Hi, I would like to obtain a pileup (from a bam file) that also includes the read names. samtools mpileup command only gives the bases: samtools mpileup --positions ctg2.bed -f reference_genomic2.fasta reads.bam ctg2_left_rc 177692 C 53 ,,.,.,..,....,...,,,,.....,.............AAAAAAAAAaaaa ]]]]]]]]]]]]]]]]]]]]]]]]]]]]]]]]]]]O]]]]]]]]]]]]]]]]]
ctg2_left_rc 177721 T 55 ,,,.,.,.,....,...,,,,....,.........*.CCCCCCCCCCcccc ]]]]]]]]]]]K]]]]]]]]]]]R]]]L]]]]]]]]]]]]]]]]]]]]N]]]]]]
Checking in the IGV browser, I saw that samtools mpileup correctly identified the deletions in the reads (with '*')

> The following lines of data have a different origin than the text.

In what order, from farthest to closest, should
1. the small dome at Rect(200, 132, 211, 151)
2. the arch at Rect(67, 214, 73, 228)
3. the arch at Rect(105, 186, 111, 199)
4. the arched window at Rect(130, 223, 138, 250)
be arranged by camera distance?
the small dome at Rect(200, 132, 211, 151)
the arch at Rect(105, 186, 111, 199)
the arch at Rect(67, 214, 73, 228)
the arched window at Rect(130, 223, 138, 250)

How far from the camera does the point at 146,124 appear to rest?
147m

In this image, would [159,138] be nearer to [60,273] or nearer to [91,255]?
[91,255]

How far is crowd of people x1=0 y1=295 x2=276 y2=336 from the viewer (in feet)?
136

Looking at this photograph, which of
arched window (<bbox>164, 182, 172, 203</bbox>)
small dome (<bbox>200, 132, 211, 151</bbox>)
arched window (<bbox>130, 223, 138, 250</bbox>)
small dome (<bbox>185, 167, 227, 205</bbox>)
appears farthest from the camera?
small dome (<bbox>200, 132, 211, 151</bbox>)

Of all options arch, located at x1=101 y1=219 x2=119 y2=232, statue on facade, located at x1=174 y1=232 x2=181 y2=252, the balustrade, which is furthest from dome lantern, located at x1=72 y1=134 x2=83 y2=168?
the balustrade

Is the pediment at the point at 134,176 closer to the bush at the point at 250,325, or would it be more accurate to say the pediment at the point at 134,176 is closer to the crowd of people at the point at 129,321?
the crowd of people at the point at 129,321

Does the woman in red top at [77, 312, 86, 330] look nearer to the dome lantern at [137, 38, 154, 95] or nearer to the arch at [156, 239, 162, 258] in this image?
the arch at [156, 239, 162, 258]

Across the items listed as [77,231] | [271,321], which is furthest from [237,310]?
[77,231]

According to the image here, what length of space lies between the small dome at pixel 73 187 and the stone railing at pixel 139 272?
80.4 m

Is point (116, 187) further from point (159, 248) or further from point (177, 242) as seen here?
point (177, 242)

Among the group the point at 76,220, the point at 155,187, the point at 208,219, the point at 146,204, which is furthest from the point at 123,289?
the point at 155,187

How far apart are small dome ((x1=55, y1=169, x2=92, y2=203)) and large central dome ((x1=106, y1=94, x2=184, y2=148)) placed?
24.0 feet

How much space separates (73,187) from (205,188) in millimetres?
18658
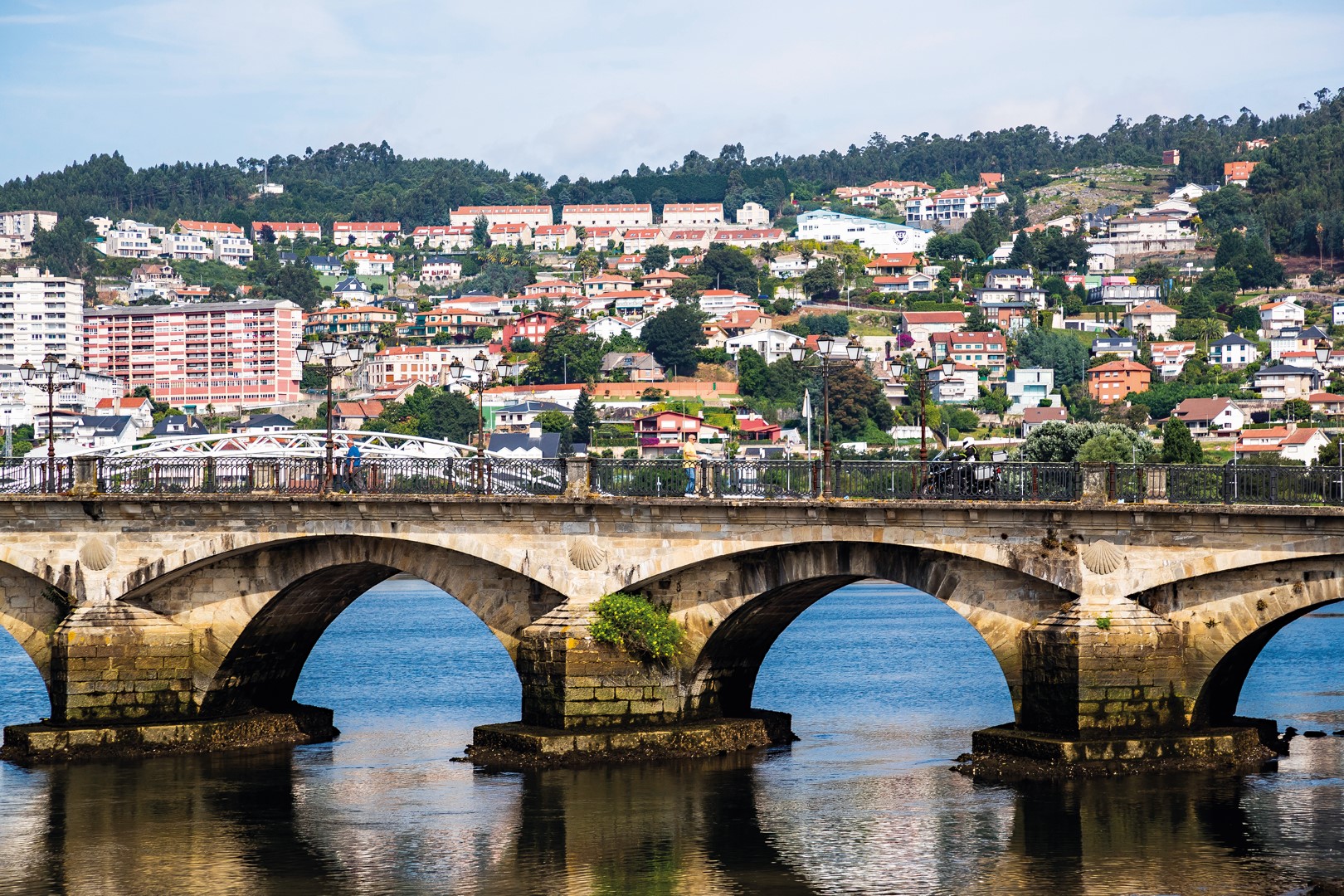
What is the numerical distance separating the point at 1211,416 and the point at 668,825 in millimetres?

Since I need the read names and could not find a suitable command in samtools, I wrote a script in python, using pysam (I am a newbie in both). However, it is not correctly handling indels, and instead of reporting them with '*' as samtools mpileup, it gives the previous base. My script follows; any suggestion will be greatly appreciated.
the command line: samtools_view.py --bam reads.bam --fasta reference_genomic2.fasta --chr ctg2_left_rc --start 177721 --end 177722
the script:
#! /usr/local/bin/python2.7
import pysam
import argparse
parser = argparse.ArgumentParser(description='usage: python samtools_view.py --bam reads.bam --fasta reference_genomic.fasta --chr ctg2_right --start 100140 --end 100142 ')
parser.add_argument('--bam', help='Input bam file name',required=True)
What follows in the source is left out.